● **DATA UNDER STUDY**:
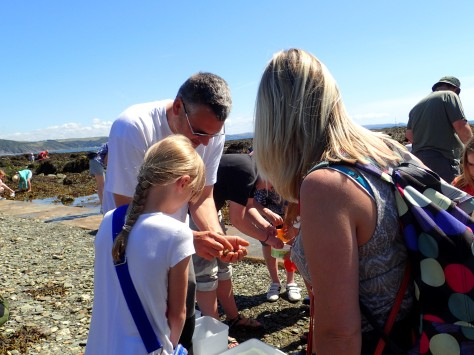 Learning about crabs with a Looe Marine Conservation Group volunteer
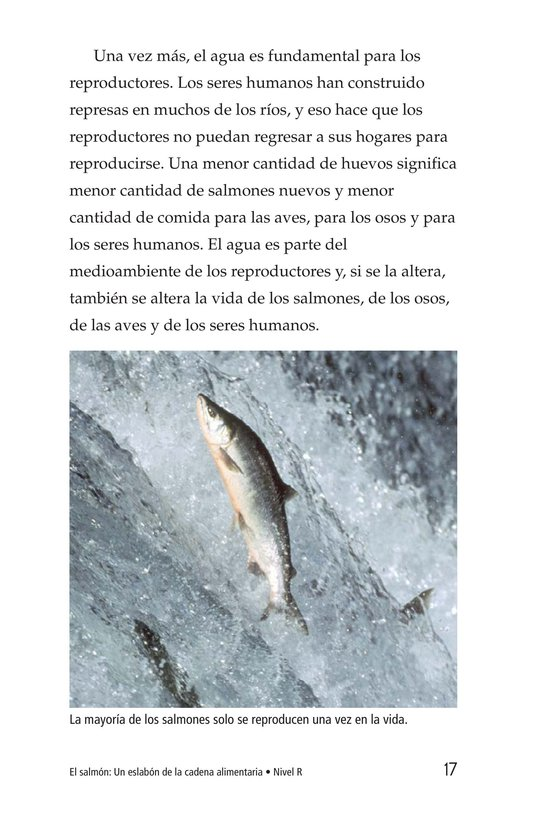 Book Preview For Salmon: A Link in the Food Chain Page 17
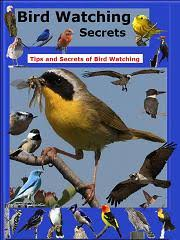 Great Backyard Bird Count Urges People To Birdwatch For Science Backyard Bird Watch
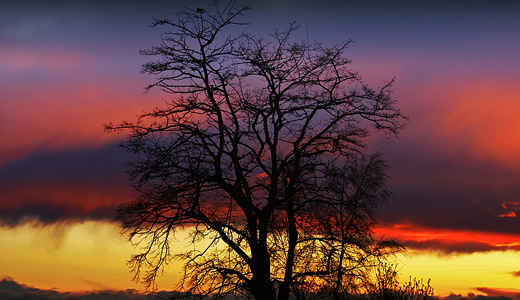 Sunset trees free download wallpapers high resolution hi res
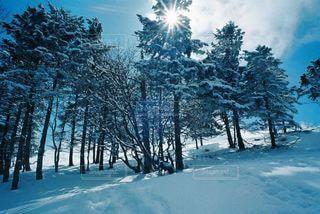 雪に覆われた斜面の写真・画像素材[2214585]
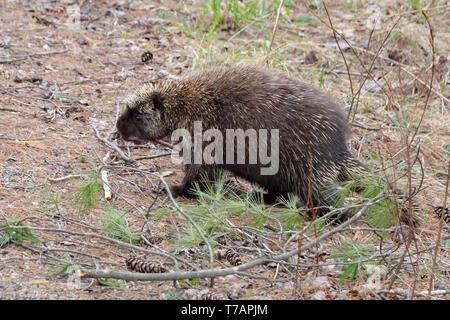 A North American porcupine, Erethizon dorsatum, wandering through the Adirondack Mountains, NY USA wilderness. - Stock Photo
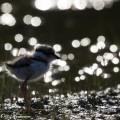 pikkutylli,vastavalo,linnun poikanen
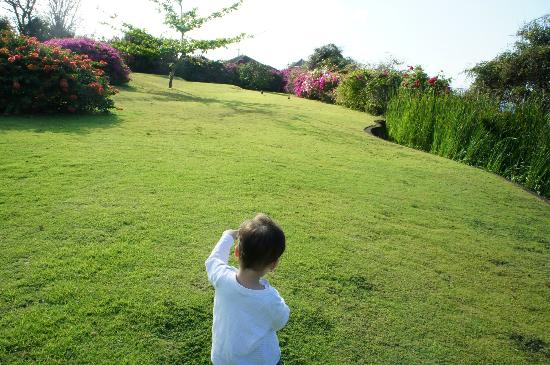 Villa Bidadari Nusa Dua : Garden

● **YOUR ASSIGNMENT**: Retype only the lines from the one with "pikkutylli,vastavalo,linnun poikanen" through the final line of the entries, please, and keep the pictures out.

● **EXPECTED ANSWER**:
 pikkutylli,vastavalo,linnun poikanen
 Villa Bidadari Nusa Dua : Garden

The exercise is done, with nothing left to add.